For thousands of liver transplant recipients worldwide, routine follow-up can quickly turn uncertain when liver enzyme levels rise—an early signal of potential graft injury. The diagnostic gold standard, a liver biopsy, is invasive and often delayed. Additionally, physicians may adjust management and immunosuppression based on intuition, sometimes before receiving biopsy results, which can lead to complications. A new AI-driven tool called GraftIQ provides a safer approach to the early management of patients with elevated liver enzymes.

Developed at the University Health Network (UHN), GraftIQ is a first-of-its-kind hybrid model that blends clinician expertise with machine learning to provide a multi-class prediction, meaning it can distinguish between several causes of liver graft injury. This “human-in-the-loop” approach enables the system to learn from both data and domain knowledge, thereby enhancing its ability to detect six major causes of graft injury.

Trained and validated on more than 8,000 biopsies across three continents, GraftIQ consistently outperformed traditional models, showing strong generalizability and clinical relevance. In trials, it helped identify conditions like acute cellular rejection, biliary obstruction, and recurrent hepatitis C with high accuracy—without the need for invasive testing.
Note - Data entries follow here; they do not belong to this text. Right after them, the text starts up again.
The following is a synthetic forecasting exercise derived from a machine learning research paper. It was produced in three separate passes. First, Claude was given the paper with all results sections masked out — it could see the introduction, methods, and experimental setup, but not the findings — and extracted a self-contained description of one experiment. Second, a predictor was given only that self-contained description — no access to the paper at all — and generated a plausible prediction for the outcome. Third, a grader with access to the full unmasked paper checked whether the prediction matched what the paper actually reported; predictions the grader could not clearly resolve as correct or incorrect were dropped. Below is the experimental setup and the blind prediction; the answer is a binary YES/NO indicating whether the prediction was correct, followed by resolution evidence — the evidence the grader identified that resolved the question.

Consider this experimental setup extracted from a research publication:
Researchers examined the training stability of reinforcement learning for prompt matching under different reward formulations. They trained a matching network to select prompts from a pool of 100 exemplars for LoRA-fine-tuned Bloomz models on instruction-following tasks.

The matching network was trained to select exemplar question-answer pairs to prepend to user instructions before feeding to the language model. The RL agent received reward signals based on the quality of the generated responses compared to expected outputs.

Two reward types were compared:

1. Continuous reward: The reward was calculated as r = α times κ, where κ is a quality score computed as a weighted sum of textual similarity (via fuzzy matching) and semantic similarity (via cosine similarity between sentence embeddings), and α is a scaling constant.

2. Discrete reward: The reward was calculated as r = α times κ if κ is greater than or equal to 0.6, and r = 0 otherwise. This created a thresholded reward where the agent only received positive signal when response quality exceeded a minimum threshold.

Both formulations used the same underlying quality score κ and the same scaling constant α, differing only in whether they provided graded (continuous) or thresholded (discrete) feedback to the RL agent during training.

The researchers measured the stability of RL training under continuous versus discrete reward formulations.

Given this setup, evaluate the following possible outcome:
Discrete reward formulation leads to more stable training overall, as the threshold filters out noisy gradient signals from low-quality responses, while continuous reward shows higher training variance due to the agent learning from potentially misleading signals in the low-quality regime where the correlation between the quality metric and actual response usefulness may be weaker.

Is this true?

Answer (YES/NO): NO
Importantly, international partners collaborated on the external validation, including Drs. Joseph Ahn (Mayo Clinic, USA), Richard Taubert (Hannover Medical School, Germany), and Eunice Tan (National University Health System, Singapore). GraftIQ performed strongly in these validations, demonstrating a level of generalizability across three continents that is rare for health care AI tools.

“This kind of technology does not replace clinical judgment—it enhances it,” says Dr. Mamatha Bhat, Hepatologist and Co-Lead of the Transplant AI initiative and Scientist at UHN, who envisioned and led this project. “GraftIQ is a step toward faster diagnosis and more timely treatment decisions.”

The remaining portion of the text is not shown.